Document text
HTTP/1.1 hits the press! [Markoff]
Rohit Khare (email@example.com)
Tue, 18 Feb 1997 12:10:35 -0500 (EST)
The New York Times
New Software Expected to Cut Web Delays
By JOHN MARKOFF
The World Wide Wait may be coming to an end.
The explosive growth of the World Wide Web in the last five years has
created increasing computer traffic jams as the number of users has
continued to outstrip the hardware and data-network resources on which
the Internet is based.
But now a group of researchers has demonstrated that not all of the
congestion results from the sheer weight of the millions of new users
trying to squeeze onto the Internet. They suggest that a significant
part of the delay has been created by the design of the software
underlying the Web.
A study published by the group, based at the World Wide Web
Consortium in Cambridge, Mass., an industry-sponsored group that sets
standards, also shows that a redesign of that software would improve
basic performance on the Web.
The authors of the report were able to demonstrate data retrieval
speeds twice to eight times as fast as the speed using current World
Wide Web software.
Individual users are expected to see improvements like faster times
to download information, and the collective benefit could be still
greater because the basic set of conventions, or protocol, for Internet
operation would be used more efficiently.

Extracted records
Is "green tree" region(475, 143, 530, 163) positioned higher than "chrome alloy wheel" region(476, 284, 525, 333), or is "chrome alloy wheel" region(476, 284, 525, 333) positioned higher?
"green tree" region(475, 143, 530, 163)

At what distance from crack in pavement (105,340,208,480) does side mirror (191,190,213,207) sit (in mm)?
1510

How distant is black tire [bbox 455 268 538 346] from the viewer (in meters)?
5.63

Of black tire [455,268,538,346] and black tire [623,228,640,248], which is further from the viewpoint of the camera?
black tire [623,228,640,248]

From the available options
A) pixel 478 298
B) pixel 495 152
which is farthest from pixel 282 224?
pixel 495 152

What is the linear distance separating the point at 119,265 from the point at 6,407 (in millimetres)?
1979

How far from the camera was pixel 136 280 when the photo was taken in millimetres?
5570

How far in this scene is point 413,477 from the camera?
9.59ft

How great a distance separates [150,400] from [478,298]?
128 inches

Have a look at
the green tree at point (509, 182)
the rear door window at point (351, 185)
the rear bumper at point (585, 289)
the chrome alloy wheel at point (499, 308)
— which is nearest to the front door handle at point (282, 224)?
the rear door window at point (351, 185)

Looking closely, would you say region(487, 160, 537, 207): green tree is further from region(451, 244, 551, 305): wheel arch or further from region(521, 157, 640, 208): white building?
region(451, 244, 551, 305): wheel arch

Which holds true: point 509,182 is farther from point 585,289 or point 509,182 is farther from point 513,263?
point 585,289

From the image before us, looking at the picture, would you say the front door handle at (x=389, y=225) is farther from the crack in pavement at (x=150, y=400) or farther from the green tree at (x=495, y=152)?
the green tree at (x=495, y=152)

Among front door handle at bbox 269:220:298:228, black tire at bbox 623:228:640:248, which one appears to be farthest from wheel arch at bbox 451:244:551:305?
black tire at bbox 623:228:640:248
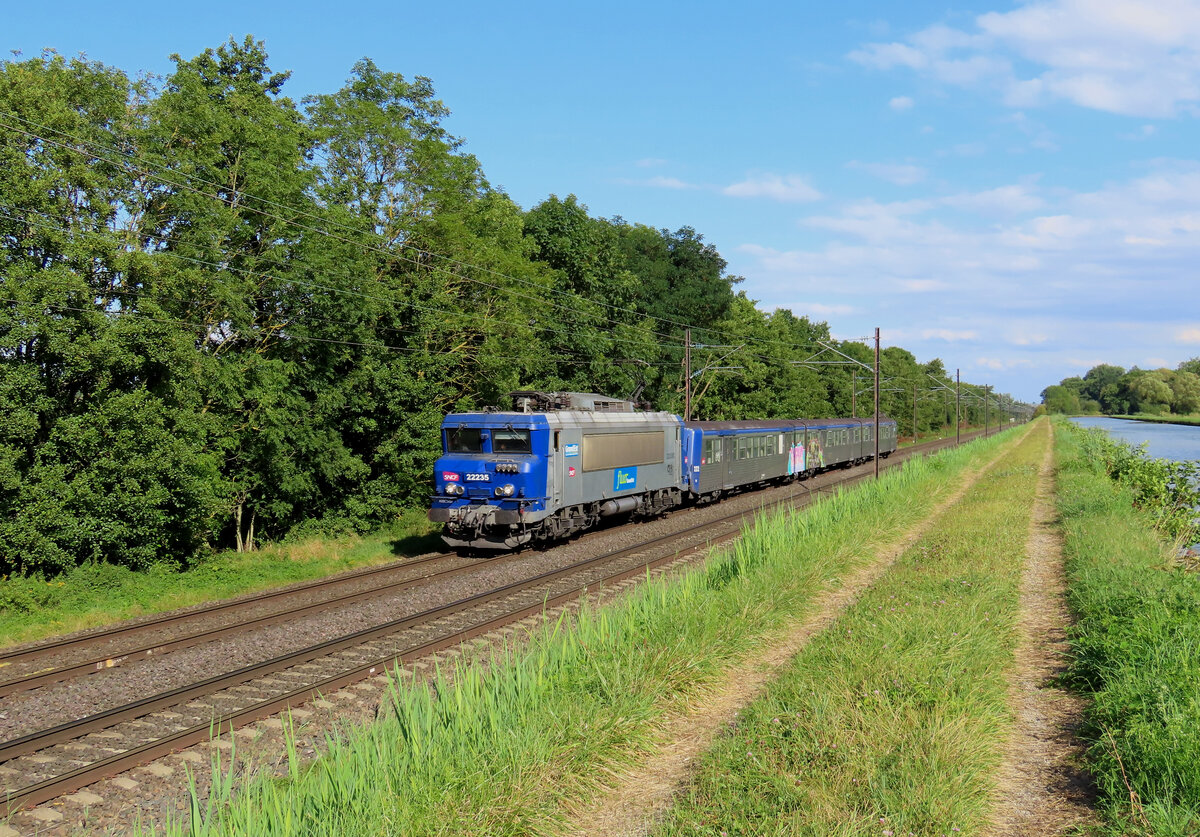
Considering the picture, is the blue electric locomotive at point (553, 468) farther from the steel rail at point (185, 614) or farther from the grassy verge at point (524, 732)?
the grassy verge at point (524, 732)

Tasks
#1 In the news article on Web delays, reproduce the stretch from "HTTP/1.1 hits the" through "Internet is based.", swapping "traffic jams" for "bottlenecks".
#2 In the Web-delays article, give every sentence after the byline that begins with the word "The".
#3 Carry the news article on Web delays forward from its final sentence.

Task results
#1
HTTP/1.1 hits the press! [Markoff]
Rohit Khare (email@example.com)
Tue, 18 Feb 1997 12:10:35 -0500 (EST)
The New York Times
New Software Expected to Cut Web Delays
By JOHN MARKOFF
The World Wide Wait may be coming to an end.
The explosive growth of the World Wide Web in the last five years has
created increasing computer bottlenecks as the number of users has
continued to outstrip the hardware and data-network resources on which
the Internet is based.

#2
- The World Wide Wait may be coming to an end.
- The explosive growth of the World Wide Web in the last five years has created increasing computer traffic jams as the number of users has continued to outstrip the hardware and data-network resources on which the Internet is based.
- The authors of the report were able to demonstrate data retrieval speeds twice to eight times as fast as the speed using current World Wide Web software.

#3
Later this year, browsers that support the new protocol are to be
available, though current browsers will continue to work with the new
''This will be good for the whole Internet,'' John Klensin, a network
designer at MCI Communications, said.
The World Wide Web software works in conjunction with the basic
software of the Internet, known as TCP/IP, to permit users to retrieve
data without worrying about where it is on the global Internet. The
Internet consists of a growing collection of software protocols, and the
Hypertext Transfer Protocol -- the ''http'' at the beginning of many
electronic addresses -- has been the basis of the World Wide Web since
''Everyone has known about the problems involving congestion on the
Internet,'' said Jim Gettys, a Digital Equipment Corporation software
designer who is a visiting scientist at the consortium and is one of the
authors of the study. ''What is less well known is that the World Wide
Web protocol has been defeating the congestion control mechanisms in the
Internet's underlying protocols.''
Mr. Gettys said that the interaction between Web software and the
basic Internet routing software became an issue as Web use proliferated
in recent times.
''It didn't matter when HTTP was a tiny fraction of the Internet,''
he said. ''This problem has only become an issue as HTTP has become a
dominant force in the Internet.''
Although precise measurements are difficult to obtain because there
is no single control point for the entire Internet, most researchers say
that HTTP data now make up the largest category of information flowing
through the Internet.
Companies like Netscape Communications and Microsoft are readying
versions of their software that are based on the new version of the
protocol, HTTP/1.1. And one of the most common server programs used on
the Internet, the Apache server, has recently added the capability.
As more computer users begin to convert to Web browsers that support
the new HTTP, they will in many cases see significant decreases in
downloading time as they retrieve information from servers that also
have the new software.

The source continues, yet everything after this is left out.